> EXTRACT:
══════════
I worked and worked at getting all my plants this far only to come home one day and find them all beaten and abused. My Da Barrao tomato plant in the cage was brutally assaulted by a pair of thugs whom I found napping at the base of the plant after their Roman-like gorging.  The assailants hollowed-out the vine until it separated completely from the plant.

My Habanero plant and my Grandpa’s Home Pepper pepper plants were also attacked by the same type of caterpillar. The peppers were feet away –one is at least 12 feet away. All plants may recover. I hope.

The tip of the tomato plant, separated from the plant


The Perpetrators


The Geum is about to bloom. I don’t remember what the flower looks like so I am excited. The rest of the perennial flowers I planted look very sad. I hope that this is a temporary condition as they settle into their new surroundings.


I found a really good video on YouTube that shows you how to build a rain barrel using a trash can and some pvc pipe and pvc fittings.  I got some of the stuff at Lowe’s but not everything. I want to have all I need ready when the 55 gallon drums are available at the car wash.

Over and out.

It’s a deep subject

I have a well and for the past three years I have not used it. This well was dug by the original owner of this house. The well was dug solely for watering the lawn. I know this because the sprinkler system was connected to the well and the well was capped. Three years ago the pump of the sprinkler system went out and I could not get a single sprinkler company to fix it. I suppose there is no money on replacing pumps. I suppose if I called them to install a new sprinkler system they would come. I suppose I could just replace my lawn with something else. Last year I began searching for an inexpensive hand pump system to pump water from this well. It is just sitting there going to waste.
══════════
> DATA PROVIDED:
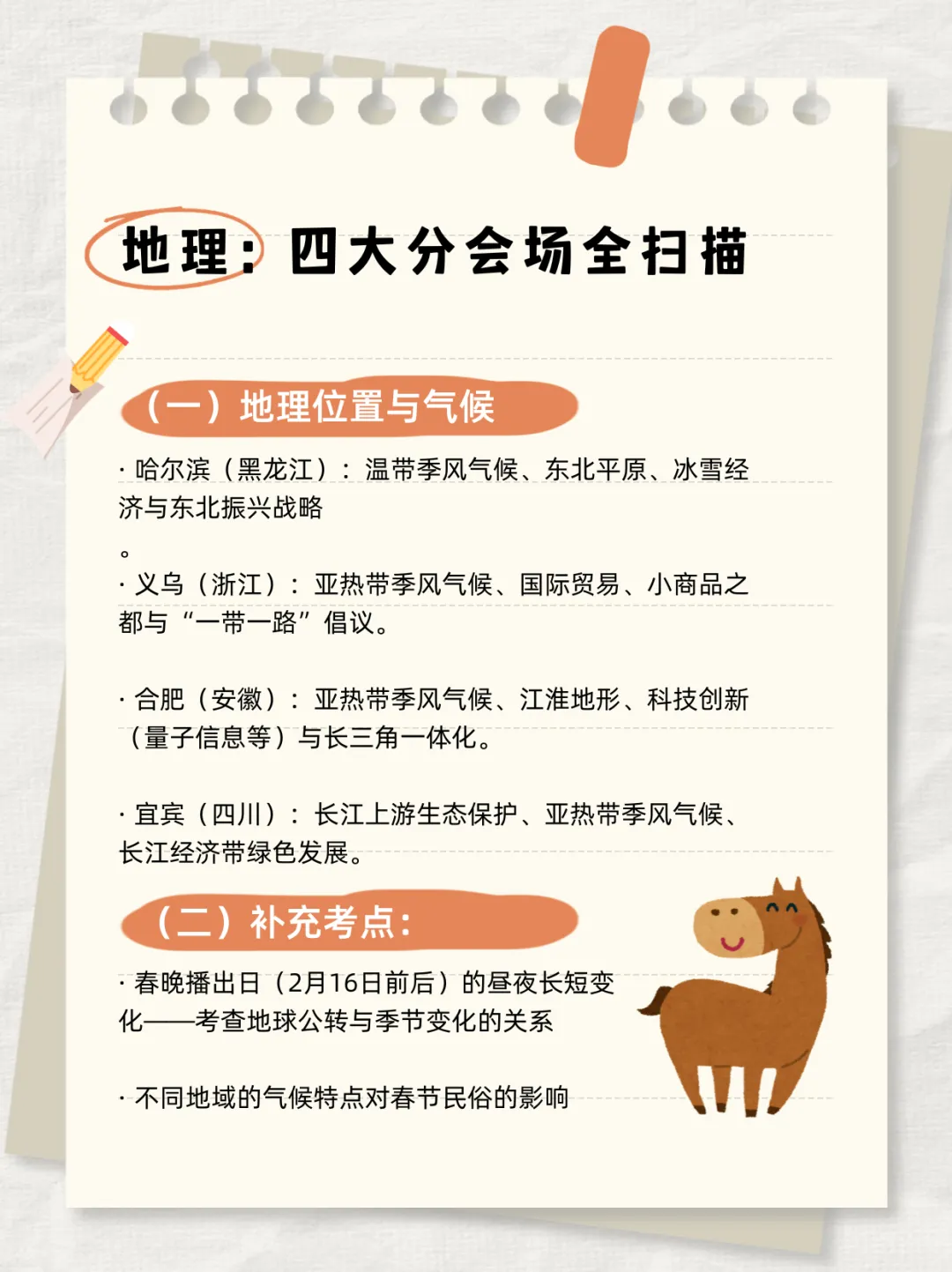 地理：四大分会场全扫描

（一）地理位置与气候

· 哈尔滨（黑龙江）：温带季风气候、东北平原、冰雪经济与东北振兴战略

。
· 义乌（浙江）：亚热带季风气候、国际贸易、小商品之都与“一带一路”倡议。

· 合肥（安徽）：亚热带季风气候、江淮地形、科技创新（量子信息等）与长三角一体化。

· 宜宾（四川）：长江上游生态保护、亚热带季风气候、长江经济带绿色发展。

（二）补充考点：

· 春晚播出日（2月16日前后）的昼夜长短变化——考查地球公转与季节变化的关系

· 不同地域的气候特点对春节民俗的影响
══════════
> REQUIRED TASKS:
**a)** Retype the passage from the garden post starting at "I found a really" and ending at "the car wash.".
**b)** In the garden post, how does the author know the well was dug only for watering the lawn?
The data plays no role in this exercise.

> EXPECTED RESULTS:
**a)**
I found a really good video on YouTube that shows you how to build a rain barrel using a trash can and some pvc pipe and pvc fittings.  I got some of the stuff at Lowe’s but not everything. I want to have all I need ready when the 55 gallon drums are available at the car wash.

**b)** The author knows this because the sprinkler system was connected to the well and the well was capped.